Bomb blast in Pakistan heinous act - GulfToday

Bomb blast in Pakistan heinous act

Peshawar Blast

A rescue worker examines remains at the site of a blast at a religious school in Peshawar, Pakistan. AFP

The bomb attack on an Islamic seminary, in which at least several students were killed and over a hundred others wounded, was heinous and dastardly, to say the least.

The bombing happened as a prominent religious scholar was delivering a lecture about the teachings of Islam at the main hall of the Jamia Zubairia madrassa, said police officer Waqar Azim. He said initial investigations suggest the bomb went off minutes after someone left a bag at the madrassa.

No one immediately claimed responsibility for the attack in Peshawar which is the provincial capital of Pakistan’s Khyber Pakhtunkhwa province bordering Afghanistan. The province has been the scene of such militant attacks in recent years, but sectarian violence has also killed or wounded people at mosques or seminaries across Pakistan.

TV footage showed the damaged main hall of the seminary, where the bombing took place. The hall was littered with broken glass and its carpet was blood-stained. At least 5 kilogrammes of explosives were used in the attack.

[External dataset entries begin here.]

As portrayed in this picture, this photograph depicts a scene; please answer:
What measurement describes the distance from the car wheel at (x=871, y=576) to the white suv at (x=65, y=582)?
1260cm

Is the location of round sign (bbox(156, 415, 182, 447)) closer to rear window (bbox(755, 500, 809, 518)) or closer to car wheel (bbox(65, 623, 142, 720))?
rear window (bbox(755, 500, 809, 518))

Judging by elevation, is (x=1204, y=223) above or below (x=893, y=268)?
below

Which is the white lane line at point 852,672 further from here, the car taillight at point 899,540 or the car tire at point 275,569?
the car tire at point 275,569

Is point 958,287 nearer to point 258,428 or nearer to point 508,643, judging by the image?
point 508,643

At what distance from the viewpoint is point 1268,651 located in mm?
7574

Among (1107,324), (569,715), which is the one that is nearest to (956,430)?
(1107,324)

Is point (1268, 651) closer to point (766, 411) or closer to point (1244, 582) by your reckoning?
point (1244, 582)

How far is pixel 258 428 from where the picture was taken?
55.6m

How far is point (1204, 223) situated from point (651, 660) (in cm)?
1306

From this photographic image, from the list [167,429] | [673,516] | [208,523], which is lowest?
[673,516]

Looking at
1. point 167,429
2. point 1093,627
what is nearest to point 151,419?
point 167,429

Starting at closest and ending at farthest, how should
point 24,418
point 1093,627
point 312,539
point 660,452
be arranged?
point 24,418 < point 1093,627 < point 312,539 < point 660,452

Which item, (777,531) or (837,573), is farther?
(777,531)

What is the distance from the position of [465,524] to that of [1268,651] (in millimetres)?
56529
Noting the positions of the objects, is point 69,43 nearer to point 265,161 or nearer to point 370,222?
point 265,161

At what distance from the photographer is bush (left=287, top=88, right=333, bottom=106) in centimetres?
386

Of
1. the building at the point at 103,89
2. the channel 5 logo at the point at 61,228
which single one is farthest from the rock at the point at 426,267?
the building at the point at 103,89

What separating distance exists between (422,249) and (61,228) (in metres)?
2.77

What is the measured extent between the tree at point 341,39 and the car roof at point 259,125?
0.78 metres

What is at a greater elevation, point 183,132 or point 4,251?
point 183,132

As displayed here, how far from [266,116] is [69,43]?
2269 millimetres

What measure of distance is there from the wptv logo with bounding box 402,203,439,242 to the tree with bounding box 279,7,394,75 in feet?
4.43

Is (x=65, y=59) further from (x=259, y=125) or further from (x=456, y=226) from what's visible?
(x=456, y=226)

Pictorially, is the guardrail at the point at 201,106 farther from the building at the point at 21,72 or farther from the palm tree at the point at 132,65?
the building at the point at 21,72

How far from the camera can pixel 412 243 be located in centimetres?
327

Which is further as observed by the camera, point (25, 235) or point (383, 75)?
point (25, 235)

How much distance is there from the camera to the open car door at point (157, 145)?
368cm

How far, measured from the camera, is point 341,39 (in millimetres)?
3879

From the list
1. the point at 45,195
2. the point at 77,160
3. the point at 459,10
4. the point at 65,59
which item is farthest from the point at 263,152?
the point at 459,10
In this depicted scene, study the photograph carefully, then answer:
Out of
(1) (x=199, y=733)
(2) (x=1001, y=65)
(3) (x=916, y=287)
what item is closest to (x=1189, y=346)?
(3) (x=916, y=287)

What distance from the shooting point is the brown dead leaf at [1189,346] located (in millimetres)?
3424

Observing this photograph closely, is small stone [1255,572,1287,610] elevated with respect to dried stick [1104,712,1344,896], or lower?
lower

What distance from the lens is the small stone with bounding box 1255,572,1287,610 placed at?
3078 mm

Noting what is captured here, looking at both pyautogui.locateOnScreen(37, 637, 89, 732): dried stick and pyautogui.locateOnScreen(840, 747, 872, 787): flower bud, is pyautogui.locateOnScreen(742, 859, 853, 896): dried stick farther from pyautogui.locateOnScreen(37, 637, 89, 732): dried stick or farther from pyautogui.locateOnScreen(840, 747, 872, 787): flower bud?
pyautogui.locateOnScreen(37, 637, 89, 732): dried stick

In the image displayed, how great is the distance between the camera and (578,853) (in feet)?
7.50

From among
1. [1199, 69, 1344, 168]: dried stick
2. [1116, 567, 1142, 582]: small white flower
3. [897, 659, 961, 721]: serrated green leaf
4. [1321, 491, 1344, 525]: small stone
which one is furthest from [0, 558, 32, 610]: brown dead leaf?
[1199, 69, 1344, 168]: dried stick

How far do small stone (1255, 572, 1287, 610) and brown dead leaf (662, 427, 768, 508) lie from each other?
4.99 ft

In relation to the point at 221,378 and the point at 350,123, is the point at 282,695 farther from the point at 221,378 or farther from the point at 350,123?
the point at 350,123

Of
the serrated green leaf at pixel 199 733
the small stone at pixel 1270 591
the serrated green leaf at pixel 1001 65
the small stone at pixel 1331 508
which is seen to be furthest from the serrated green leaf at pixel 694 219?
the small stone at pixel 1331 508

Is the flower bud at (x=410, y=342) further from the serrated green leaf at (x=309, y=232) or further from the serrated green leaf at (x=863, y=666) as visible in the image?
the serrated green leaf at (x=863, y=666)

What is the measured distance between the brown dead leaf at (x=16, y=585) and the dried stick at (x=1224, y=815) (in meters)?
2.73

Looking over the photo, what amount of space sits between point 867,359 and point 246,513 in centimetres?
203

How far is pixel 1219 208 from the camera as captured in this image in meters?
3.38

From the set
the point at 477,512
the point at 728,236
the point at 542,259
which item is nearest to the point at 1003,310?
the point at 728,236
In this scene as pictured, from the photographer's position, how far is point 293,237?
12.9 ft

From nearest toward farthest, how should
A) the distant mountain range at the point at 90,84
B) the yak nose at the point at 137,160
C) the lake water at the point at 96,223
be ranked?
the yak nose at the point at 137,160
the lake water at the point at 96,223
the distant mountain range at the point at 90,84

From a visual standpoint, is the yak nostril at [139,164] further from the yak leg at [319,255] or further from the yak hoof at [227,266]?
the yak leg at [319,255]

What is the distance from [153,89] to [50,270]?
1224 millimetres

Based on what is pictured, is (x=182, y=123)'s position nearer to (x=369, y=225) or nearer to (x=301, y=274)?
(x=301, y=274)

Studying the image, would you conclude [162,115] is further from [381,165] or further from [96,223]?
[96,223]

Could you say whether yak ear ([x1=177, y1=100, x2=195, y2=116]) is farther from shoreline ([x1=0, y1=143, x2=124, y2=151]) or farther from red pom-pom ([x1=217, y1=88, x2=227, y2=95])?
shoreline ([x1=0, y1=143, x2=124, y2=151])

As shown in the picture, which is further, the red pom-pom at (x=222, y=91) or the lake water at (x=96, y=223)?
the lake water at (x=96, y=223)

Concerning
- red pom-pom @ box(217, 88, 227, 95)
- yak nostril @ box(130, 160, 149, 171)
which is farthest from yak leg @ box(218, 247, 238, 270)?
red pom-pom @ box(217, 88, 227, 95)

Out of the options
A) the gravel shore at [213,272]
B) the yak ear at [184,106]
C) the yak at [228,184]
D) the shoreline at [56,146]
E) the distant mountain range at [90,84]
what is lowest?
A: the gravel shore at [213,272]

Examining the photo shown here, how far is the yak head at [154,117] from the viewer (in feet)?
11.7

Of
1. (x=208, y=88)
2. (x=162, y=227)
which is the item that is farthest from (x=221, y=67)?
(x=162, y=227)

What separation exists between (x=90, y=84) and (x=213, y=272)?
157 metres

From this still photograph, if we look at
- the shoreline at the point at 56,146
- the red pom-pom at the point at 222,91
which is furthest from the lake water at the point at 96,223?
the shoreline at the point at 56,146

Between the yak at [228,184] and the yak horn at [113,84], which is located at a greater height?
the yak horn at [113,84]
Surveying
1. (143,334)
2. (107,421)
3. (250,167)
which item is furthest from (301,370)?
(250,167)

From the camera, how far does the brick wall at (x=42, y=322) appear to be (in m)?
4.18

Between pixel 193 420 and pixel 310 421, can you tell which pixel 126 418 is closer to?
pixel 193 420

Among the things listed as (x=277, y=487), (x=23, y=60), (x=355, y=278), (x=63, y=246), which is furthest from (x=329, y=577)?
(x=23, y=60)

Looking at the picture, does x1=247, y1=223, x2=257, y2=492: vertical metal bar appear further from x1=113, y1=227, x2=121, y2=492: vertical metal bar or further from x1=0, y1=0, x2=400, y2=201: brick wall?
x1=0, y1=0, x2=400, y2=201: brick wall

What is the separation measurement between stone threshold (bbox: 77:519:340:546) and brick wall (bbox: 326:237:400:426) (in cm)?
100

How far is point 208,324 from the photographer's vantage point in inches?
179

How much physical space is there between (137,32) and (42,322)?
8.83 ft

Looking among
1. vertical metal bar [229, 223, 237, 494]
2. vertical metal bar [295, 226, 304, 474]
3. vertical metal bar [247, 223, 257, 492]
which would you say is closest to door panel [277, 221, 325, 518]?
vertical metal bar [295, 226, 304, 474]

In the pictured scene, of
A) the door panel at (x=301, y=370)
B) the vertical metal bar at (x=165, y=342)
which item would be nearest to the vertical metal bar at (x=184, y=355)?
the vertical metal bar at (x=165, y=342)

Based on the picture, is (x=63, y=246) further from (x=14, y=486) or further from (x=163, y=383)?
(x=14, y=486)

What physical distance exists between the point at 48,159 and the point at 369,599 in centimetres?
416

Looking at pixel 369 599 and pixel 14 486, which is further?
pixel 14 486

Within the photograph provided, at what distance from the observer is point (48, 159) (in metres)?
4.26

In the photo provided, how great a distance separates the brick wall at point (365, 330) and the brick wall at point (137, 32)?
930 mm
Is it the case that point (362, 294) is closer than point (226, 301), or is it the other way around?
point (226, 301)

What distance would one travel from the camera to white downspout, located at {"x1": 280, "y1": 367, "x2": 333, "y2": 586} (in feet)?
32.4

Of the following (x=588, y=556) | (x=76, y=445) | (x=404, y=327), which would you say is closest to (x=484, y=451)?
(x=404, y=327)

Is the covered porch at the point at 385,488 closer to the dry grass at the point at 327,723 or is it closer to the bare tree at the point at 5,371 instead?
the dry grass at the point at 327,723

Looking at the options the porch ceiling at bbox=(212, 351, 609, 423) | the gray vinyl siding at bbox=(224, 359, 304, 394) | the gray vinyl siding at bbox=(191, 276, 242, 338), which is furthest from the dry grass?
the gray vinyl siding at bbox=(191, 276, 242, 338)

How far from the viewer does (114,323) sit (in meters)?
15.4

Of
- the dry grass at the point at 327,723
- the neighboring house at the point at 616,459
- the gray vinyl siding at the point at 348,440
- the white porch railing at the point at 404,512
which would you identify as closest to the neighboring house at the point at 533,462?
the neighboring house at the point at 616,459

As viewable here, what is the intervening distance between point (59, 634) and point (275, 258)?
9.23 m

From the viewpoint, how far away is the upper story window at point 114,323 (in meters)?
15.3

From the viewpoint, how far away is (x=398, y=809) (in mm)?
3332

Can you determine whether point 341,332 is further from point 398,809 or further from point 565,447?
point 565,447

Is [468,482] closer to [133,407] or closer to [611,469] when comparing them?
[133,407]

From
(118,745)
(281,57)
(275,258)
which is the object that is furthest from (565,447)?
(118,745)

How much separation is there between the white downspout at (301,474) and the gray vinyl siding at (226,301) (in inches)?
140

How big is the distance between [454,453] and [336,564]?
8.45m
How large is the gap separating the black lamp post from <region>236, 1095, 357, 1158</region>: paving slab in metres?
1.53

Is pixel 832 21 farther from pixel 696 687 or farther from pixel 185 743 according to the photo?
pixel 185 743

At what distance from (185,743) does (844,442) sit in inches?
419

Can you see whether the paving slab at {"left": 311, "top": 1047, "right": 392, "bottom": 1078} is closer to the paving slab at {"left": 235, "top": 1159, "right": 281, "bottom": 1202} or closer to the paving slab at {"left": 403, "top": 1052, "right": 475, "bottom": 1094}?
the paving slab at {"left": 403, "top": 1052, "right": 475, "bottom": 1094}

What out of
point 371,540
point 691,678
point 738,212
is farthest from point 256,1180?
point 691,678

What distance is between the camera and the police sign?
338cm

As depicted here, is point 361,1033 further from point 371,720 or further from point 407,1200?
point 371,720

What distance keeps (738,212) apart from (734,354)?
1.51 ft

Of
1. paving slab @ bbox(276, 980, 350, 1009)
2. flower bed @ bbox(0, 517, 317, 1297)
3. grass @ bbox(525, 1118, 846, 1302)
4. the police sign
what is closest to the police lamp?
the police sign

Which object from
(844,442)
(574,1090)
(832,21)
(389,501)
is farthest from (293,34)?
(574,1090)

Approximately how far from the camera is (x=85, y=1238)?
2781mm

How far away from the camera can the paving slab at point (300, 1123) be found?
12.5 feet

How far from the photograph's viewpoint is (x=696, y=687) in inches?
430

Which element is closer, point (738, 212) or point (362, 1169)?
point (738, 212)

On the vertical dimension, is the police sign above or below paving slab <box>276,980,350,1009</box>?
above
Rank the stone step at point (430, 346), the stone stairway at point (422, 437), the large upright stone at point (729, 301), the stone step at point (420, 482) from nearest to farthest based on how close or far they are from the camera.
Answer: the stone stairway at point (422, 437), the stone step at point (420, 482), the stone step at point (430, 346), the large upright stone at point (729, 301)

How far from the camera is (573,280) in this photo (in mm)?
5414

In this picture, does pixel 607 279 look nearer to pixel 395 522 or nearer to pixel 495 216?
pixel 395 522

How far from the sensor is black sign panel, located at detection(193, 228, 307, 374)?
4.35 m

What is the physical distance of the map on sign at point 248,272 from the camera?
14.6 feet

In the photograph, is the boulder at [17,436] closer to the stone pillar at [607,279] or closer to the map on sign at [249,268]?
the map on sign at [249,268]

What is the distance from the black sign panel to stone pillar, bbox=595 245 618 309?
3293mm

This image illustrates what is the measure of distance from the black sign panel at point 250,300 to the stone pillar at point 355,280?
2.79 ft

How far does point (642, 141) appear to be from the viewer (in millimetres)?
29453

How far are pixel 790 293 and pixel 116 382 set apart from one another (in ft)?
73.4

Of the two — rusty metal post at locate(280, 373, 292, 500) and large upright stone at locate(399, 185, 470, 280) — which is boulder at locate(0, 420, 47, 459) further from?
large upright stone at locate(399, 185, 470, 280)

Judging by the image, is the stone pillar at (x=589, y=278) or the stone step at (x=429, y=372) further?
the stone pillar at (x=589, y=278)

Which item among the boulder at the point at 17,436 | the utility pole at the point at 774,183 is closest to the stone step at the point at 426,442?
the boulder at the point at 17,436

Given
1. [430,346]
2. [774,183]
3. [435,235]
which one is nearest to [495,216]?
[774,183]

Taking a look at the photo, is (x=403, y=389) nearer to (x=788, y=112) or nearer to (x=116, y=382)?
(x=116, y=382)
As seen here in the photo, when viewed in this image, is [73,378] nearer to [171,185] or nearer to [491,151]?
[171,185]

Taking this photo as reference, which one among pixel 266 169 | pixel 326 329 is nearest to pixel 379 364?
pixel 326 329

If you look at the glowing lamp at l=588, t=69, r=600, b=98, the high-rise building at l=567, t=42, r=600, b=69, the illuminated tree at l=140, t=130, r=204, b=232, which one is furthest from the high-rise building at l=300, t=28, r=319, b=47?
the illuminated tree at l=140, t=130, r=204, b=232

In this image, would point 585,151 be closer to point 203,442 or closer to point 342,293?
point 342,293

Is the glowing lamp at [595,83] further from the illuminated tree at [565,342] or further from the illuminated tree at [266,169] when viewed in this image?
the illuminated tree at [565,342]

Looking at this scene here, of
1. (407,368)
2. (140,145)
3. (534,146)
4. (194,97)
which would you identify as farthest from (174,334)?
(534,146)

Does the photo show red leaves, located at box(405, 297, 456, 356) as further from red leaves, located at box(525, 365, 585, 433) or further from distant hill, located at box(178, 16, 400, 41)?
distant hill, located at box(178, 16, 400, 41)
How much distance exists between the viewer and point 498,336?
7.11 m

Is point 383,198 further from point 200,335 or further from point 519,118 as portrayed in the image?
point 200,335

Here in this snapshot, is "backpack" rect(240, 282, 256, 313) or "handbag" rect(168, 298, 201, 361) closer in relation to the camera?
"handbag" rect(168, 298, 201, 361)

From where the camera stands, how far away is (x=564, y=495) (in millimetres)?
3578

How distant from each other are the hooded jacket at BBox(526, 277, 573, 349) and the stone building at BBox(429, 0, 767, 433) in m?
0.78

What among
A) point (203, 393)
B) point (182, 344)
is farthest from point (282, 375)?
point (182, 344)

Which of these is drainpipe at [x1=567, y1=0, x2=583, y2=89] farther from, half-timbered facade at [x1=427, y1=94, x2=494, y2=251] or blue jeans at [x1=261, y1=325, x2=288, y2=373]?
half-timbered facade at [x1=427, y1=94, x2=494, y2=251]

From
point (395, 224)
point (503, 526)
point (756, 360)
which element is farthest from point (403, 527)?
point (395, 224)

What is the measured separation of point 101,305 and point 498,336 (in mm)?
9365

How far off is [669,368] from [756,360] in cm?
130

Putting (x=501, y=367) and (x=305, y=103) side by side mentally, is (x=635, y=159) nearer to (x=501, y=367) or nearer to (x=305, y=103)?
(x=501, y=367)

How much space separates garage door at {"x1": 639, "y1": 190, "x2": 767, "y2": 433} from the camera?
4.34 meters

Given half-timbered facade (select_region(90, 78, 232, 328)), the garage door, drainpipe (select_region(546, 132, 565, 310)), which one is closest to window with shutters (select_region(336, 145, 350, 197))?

Several of the wounded students were in critical condition, and the hospital feared the death toll could climb further. Authorities said some seminary teachers and employees were also wounded in the bombing.

The attack needs to be condemned outright. It blights the record of a country that has seen terror attacks decline by more than 85 per cent over the last decade. It’s a welcome statistic for the nation, but one that risks being overshadowed by international concern over its efforts to allegedly curb terror funding and lingering militant activity that could breach any future peace agreement in neighbouring Afghanistan.

Terrorist attacks dropped from nearly 2,000 in 2009 to fewer than 250 in 2019, a steady decline that underscores the long-haul nature of fighting terror.

Over the past decade, Pakistan has been home to a slew of hardline groups with multiple and sometimes overlapping motives. Some have targeted the government or unleashed horrific bombings and attacks on the country’s religious minorities. Others are connected to anti-US militant organisations in Afghanistan or have reportedly focused their attacks on India.

Since early last year, Pakistan has banned 66 organisations declared as terrorist or terrorist-supporting groups and listed an estimated 7,600 individuals under its anti-terrorism act.

Some Afghan students studying at the seminary were also among the wounded persons, officials said.

Pakistani Prime Minister Imran Khan condemned the bombing and asked authorities to ensure the provision of best possible medical aid to the victims.

According to a witness, hundreds of students were present at the seminary’s main hall at the time of the explosion. He said teachers were also among those who were wounded in the bombing.

A video filmed by a student at the scene showed the Islamic scholar Haqqani delivering a lecture when the bomb exploded. It was unclear whether the teacher was among the wounded.

The attack comes days after Pakistani intelligence alerted that militants could target public places and important buildings, including seminaries and mosques across Pakistan, including Peshawar.

The latest incident comes two days after a bombing in the southwestern city of Quetta killed three people. The Pakistani Taliban have been targeting public places, schools, mosques and the military across the country since 2001, when the country joined the US-led war on terror following the Sept.11 attacks in the United States.

Since then, the insurgents have declared war on the government of Pakistan and have carried out a host of attacks. These included an inhuman assault on an army-run school in the city of Peshawar in 2014 that killed 140 children and several teachers.